• Text for analysis
────────────────────────────────────────

Reported at the 54th annual meeting of the American Society for Radiation Oncology.

Zhimin Lu, M.D., Ph.D.
Photo: Wyatt McSpadden

Brain tumors may have an Achilles’ heel

Researchers have tracked down a cancer-promoting protein’s pathway into the cell nucleus — and discovered how, once there, it fires up a glucose metabolism pathway on which brain tumors thrive. 

They also found a vital spot along the protein’s journey that can be attacked with a type of drug not yet deployed against glioblastoma multiforme, the most common and lethal form of brain cancer. PKM2 (pyruvate kinase M2) is very active during a person’s infancy, when rapid cell growth is desired, but eventually it turns off.

Tumor cells turn PKM2 back on, and it is overexpressed in many types of cancer. To activate genes involved in cell proliferation and the processing of glucose into energy, PKM2 must get to the nucleus. If a drug can keep PKM2 out of the nucleus, it would block the cancer-promoting pathways, making PKM2 an Achilles’ heel for cancer.

Senior author: Zhimin Lu, M.D., Ph.D., associate professor, Department of Neuro-Oncology

Reported in November 2012 in the online edition of the journal Nature Cell Biology.

Chemotherapy and heart health

Doxorubicin has long been known to damage heart muscles, especially at higher accumulated doses. Yet, the 50-year-old chemotherapy drug remains an effective agent, used mainly in combination with other drugs against malignancies, including breast, lung, ovarian and bladder cancers, as well as leukemia and lymphoma. However, its use is limited by its toxicity to the heart, which can lead to heart failure.

Now, scientists have discovered that topoisomerase 2b (Top2b) actually drives the drug’s attack on heart muscle. This new finding provides a new approach for identifying patients who can safely tolerate doxorubicin and for developing safer drugs. 

Clinical study is under way to determine whether the amount of the Top2b protein in the blood can be used to identify patients who are more sensitive to doxorubicin. Identification of high-risk patients, hopefully, will lead to close follow-up and early protection of their hearts to minimize doxorubicin’s ravage.

Senior author: Edward T.H. Yeh, M.D., professor and chair, Department of Cardiology

Reported in the Oct. 28, 2012, edition of the journal Nature Medicine.

────────────────────────────────────────

• Data listing
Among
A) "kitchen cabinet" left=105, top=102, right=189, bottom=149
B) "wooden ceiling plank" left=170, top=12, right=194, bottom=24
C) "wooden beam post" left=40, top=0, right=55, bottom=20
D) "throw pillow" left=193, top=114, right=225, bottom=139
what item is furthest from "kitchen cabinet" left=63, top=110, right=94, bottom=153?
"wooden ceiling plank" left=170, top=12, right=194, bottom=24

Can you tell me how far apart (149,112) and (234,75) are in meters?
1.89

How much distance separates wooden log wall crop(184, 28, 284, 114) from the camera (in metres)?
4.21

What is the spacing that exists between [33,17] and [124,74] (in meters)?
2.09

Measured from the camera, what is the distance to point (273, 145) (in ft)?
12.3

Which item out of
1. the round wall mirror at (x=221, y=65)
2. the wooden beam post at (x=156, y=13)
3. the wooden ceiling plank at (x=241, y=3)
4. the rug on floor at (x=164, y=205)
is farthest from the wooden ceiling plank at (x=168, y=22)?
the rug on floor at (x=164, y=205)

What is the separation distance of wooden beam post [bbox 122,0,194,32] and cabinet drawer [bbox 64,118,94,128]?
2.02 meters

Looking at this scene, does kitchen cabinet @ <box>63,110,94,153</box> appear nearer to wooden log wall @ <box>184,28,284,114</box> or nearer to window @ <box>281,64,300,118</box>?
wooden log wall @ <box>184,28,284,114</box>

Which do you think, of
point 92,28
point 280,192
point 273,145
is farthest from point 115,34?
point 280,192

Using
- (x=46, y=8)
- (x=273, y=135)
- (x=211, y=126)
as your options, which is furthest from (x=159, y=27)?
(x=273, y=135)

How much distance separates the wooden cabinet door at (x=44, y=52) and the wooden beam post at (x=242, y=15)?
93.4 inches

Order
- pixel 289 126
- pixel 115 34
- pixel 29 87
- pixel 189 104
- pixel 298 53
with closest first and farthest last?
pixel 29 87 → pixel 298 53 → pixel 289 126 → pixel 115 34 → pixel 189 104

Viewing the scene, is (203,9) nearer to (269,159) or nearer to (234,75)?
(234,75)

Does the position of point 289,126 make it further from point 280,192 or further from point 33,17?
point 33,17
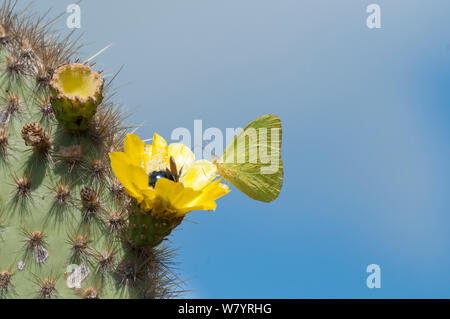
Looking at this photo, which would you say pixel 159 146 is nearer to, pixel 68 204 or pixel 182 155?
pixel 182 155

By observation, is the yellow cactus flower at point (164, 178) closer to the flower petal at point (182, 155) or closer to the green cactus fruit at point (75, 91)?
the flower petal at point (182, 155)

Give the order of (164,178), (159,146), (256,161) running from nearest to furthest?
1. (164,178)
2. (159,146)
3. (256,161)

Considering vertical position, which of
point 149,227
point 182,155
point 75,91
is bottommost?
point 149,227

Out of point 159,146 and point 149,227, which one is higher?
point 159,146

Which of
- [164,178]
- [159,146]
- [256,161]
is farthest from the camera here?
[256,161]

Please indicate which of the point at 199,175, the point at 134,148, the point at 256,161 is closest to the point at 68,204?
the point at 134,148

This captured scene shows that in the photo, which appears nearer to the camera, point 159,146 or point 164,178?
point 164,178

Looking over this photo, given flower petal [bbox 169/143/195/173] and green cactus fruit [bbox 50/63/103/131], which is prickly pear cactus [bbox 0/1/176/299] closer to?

────────────────────────────────────────

• What you will do
[1] In the research briefs, which protein drives doxorubicin's attack on heart muscle?
[2] Which malignancies do the research briefs name as ones doxorubicin is used against?
[3] Rewrite the part of the research briefs starting at "Senior author: Zhimin" and ending at "developing safer drugs.", with "malignancies" replaced by "cancers".

• Results for each task
[1] Topoisomerase 2b (Top2b)

[2] Breast cancer, lung cancer, ovarian cancer, bladder cancer, leukemia, lymphoma

[3]
Senior author: Zhimin Lu, M.D., Ph.D., associate professor, Department of Neuro-Oncology

Reported in November 2012 in the online edition of the journal Nature Cell Biology.

Chemotherapy and heart health

Doxorubicin has long been known to damage heart muscles, especially at higher accumulated doses. Yet, the 50-year-old chemotherapy drug remains an effective agent, used mainly in combination with other drugs against cancers, including breast, lung, ovarian and bladder cancers, as well as leukemia and lymphoma. However, its use is limited by its toxicity to the heart, which can lead to heart failure.

Now, scientists have discovered that topoisomerase 2b (Top2b) actually drives the drug’s attack on heart muscle. This new finding provides a new approach for identifying patients who can safely tolerate doxorubicin and for developing safer drugs.